Even though the film doesn’t show any tantrums—which doesn’t mean there weren’t any—there are amusing glimmers of vulnerability. While Jackson is rehearsing a Jackson Five segment, he gets frustrated with his earpiece. “It feels like someone’s fist is shoved in my inner ear,” he complains, his voice trembling. “I’m trying to adjust my inner ear . . . with love.” With MJ, every request is punctuated with “love” or “God bless you.” Yet he comes across as more of a professional than a prima donna. And as he rips through his  hits in full costume — Black and White, Man in the Mirror, Billy Jean — the camera pans down to the stadium audience: a couple of dozen screaming crew members who look thrilled to witness the resurrection of a legend.

This movie exists because Jackson insisted on filming rehearsals for his personal archive.
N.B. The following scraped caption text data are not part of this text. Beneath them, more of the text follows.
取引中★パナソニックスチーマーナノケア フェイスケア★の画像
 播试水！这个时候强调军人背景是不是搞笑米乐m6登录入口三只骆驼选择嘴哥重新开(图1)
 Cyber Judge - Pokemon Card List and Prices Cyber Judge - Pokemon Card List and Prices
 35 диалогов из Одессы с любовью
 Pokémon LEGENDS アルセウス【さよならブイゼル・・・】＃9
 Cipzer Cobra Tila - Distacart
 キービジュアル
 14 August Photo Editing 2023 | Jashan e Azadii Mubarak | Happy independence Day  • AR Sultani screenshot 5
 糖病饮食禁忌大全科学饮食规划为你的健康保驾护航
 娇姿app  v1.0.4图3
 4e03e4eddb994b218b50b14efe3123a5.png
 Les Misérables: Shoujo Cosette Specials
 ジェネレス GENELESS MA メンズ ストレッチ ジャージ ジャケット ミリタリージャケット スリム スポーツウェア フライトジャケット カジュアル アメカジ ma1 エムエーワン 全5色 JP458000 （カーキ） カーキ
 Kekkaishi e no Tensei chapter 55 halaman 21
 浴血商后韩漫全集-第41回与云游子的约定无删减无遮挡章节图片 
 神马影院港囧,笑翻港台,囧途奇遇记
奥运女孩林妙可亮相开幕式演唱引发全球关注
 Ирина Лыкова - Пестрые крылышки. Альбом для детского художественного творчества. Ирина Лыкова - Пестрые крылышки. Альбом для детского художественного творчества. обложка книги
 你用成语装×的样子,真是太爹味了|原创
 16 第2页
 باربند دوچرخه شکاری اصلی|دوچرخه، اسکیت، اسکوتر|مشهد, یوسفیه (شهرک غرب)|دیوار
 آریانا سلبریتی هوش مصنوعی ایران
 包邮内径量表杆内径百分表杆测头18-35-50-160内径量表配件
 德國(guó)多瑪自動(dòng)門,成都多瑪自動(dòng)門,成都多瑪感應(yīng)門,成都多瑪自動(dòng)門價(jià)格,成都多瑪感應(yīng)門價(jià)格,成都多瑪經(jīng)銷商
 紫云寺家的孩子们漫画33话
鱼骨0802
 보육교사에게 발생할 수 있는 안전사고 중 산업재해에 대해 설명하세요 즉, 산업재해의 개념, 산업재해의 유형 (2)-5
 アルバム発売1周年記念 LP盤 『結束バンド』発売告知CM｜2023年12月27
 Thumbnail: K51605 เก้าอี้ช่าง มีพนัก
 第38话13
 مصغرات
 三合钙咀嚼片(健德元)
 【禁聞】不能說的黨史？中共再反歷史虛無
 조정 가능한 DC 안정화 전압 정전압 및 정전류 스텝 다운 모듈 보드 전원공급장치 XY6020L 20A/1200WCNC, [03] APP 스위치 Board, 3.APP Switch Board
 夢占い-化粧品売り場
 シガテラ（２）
Had he lived to tour the concert, undoubtedly a concert film would have been made. But it’s hard to imagine it would be better than this one. It would have been slicker, to be sure. But by seeing Jackson in rehearsal, we get some inkling of a person who never showed himself in public. Not just in the little backstage bits, but also in his performance style, which seems looser and warmer, a little less robotic, because it is, after all, a rehearsal. Whether vamping a soulful coda to a duet with a female backup singer or adjusting a dance cue, we finally get to see the adult Michael Jackson: a sophisticated artist in his element, surrounded by a devoted crew and a crack squad of dancers who have worshiped him since they were young children, rehearsing a show that they will never get to perform. They thought they were mounting a farewell tour; in fact they were making a movie.

Cast in the shadow of his death, there’s a heartbreaking sadness to this movie memorial that’s more tangible, and delicate, than the ghoulish spectacle mounted by the media. Whether or not you’re a fan, This is It shows that the only thing the matters, in the end, is the music. Proving that art can trump celebrity, it goes a long way to redeeming Michael Jackson—by reminding us why he became famous in the first place.